- [EXERCISE OBJECTIVE]:
From the text on Wikibase below, reproduce word for word the stretch from "Most importantly the" through "more use cases.".

Things start getting a little easier here, as Envel Le Hir has started collecting yearly summaries of Wikibase, such as “Wikibase Yearly Summary 2020“. I highly recommend reading these for a full overview, but I’ll extract some key points here.

Code wise the introduction of “packages” in Wikibase.git happened!

2021

Wikibase Yearly Summary 2021 by Envel Le Hir

This year Wikibase got its own all-important Twitter account. More and more workshops and projects around Wikibase were created, including a series of working hours around WBStack. Great projects exposing user needs were created such as RaiseWikibase. Federated properties, blog posts, WikidataCon 2021 and more.

The Wikibase stakeholder group is thriving with 17 organizational members, and 26 individual members. Institutional requirements have been collected and presented, and the group even has a budget to work with, and also a Twitter account!

Most importantly the new Linked Open Data strategy was published by Wikimedia Germany. The highlight of this for Wikibase, is the clear and distinct strategy for the Wikibase Ecosystem.

  • Empower knowledge curators to share their data: Increase the number and diversity of Wikibases that can eventually be connected to the LOD web.
  • Ecosystem enablement: Enable an ecosystem of extensions as well as tools and custom interfaces based on WB APIs to emerge around Wikibase, extending the functionality of the software for more use cases.
  • Connect data across technological & institutional barriers: Ensure Wikibases can connect more deeply with each other and Wikidata to form an LOD web

Code wise some of the libraries that were split out of Wikibase.git back in 2013 were moved back into the code base to be managed as a mono repo.

2022

Wikibase Yearly Summary 2022 by Envel Le Hir

It’s only February, and the next thing on the cards for Wikibase is the Wikibase.cloud offering by Wikimedia Deutschland to replace wbstack.com.

Lots still to happen here, as I am writing this in February :)

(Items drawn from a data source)
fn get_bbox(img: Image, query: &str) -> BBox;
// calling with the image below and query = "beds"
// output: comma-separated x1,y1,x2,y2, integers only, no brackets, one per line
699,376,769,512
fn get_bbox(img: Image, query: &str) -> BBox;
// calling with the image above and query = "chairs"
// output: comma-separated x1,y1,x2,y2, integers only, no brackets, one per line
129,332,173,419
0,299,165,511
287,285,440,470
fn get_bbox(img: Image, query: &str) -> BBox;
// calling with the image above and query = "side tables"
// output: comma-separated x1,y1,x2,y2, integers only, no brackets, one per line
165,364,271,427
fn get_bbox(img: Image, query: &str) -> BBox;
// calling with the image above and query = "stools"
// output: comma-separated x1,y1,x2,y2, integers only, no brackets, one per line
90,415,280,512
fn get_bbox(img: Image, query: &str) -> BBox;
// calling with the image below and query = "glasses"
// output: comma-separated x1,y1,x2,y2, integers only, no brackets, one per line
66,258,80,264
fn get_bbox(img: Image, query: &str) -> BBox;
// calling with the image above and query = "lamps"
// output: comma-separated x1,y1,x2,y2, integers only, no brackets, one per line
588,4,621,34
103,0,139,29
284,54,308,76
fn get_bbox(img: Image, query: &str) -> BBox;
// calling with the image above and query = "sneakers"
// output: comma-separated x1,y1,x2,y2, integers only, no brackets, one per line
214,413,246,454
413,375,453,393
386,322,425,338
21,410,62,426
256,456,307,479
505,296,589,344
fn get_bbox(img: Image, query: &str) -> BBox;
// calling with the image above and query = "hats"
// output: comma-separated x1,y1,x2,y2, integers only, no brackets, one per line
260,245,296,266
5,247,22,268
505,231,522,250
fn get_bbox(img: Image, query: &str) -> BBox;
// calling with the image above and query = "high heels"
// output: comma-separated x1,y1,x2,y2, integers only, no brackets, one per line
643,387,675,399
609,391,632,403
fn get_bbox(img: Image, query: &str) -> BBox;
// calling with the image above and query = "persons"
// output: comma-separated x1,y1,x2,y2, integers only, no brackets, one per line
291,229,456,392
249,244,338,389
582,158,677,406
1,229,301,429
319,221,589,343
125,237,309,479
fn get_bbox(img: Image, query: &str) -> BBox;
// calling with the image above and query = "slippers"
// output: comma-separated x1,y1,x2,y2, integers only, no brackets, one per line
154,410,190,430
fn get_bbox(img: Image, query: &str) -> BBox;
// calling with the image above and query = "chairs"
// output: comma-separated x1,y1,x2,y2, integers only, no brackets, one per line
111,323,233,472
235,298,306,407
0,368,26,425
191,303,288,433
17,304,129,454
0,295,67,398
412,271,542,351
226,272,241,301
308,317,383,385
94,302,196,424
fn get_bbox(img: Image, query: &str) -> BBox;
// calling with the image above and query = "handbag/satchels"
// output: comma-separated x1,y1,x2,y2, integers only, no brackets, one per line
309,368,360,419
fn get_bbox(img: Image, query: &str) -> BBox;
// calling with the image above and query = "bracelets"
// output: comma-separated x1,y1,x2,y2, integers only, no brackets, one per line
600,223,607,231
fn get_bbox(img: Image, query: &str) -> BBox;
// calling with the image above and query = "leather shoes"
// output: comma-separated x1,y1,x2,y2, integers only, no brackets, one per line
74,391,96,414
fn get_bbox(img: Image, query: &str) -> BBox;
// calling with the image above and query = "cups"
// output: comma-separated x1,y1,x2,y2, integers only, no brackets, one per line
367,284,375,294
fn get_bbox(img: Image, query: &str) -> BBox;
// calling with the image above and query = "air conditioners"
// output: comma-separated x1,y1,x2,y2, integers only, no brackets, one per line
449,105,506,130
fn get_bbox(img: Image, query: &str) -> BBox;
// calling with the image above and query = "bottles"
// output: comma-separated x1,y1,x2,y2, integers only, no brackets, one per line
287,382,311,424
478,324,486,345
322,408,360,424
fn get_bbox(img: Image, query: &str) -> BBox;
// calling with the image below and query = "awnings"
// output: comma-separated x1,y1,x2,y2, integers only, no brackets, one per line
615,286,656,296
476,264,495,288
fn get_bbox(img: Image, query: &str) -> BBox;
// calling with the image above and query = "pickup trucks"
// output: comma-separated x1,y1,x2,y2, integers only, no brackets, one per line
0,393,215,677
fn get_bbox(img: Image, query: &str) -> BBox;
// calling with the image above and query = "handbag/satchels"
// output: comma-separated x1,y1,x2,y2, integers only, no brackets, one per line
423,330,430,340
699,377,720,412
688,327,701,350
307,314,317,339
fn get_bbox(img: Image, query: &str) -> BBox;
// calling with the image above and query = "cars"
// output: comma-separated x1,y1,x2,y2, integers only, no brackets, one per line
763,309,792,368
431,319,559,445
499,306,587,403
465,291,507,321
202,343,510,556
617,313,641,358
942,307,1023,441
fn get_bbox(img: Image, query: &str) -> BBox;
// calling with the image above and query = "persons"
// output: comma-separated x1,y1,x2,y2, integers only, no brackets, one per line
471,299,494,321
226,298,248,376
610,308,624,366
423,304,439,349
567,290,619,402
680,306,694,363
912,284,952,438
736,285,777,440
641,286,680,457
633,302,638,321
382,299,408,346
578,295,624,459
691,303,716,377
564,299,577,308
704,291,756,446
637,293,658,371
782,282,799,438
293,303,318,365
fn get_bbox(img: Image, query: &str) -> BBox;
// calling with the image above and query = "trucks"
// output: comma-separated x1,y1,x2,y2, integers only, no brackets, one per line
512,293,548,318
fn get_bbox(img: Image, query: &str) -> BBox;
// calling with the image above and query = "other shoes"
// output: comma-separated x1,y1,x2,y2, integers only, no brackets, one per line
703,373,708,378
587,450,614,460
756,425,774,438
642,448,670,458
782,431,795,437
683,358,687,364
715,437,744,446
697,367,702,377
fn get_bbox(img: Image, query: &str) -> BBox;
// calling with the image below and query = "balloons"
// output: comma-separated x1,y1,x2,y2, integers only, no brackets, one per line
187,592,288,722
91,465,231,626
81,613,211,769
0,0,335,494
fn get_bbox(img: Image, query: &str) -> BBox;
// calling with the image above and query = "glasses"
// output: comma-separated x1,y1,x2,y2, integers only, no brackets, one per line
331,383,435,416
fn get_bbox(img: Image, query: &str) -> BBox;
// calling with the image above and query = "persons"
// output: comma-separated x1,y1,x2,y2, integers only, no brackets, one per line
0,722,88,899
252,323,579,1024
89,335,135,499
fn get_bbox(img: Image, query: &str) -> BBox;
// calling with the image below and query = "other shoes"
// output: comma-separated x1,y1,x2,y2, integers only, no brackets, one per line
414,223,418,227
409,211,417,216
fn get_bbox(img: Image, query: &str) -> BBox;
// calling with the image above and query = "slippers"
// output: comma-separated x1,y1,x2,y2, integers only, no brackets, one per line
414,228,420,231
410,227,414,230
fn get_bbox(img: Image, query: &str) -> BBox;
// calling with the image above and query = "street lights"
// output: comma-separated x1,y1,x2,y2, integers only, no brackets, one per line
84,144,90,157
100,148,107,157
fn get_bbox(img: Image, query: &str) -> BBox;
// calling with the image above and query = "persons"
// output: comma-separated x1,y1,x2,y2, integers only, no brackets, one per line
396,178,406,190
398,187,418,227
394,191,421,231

- [ANSWER FOR THE TASK]:
Most importantly the new Linked Open Data strategy was published by Wikimedia Germany. The highlight of this for Wikibase, is the clear and distinct strategy for the Wikibase Ecosystem.

  • Empower knowledge curators to share their data: Increase the number and diversity of Wikibases that can eventually be connected to the LOD web.
  • Ecosystem enablement: Enable an ecosystem of extensions as well as tools and custom interfaces based on WB APIs to emerge around Wikibase, extending the functionality of the software for more use cases.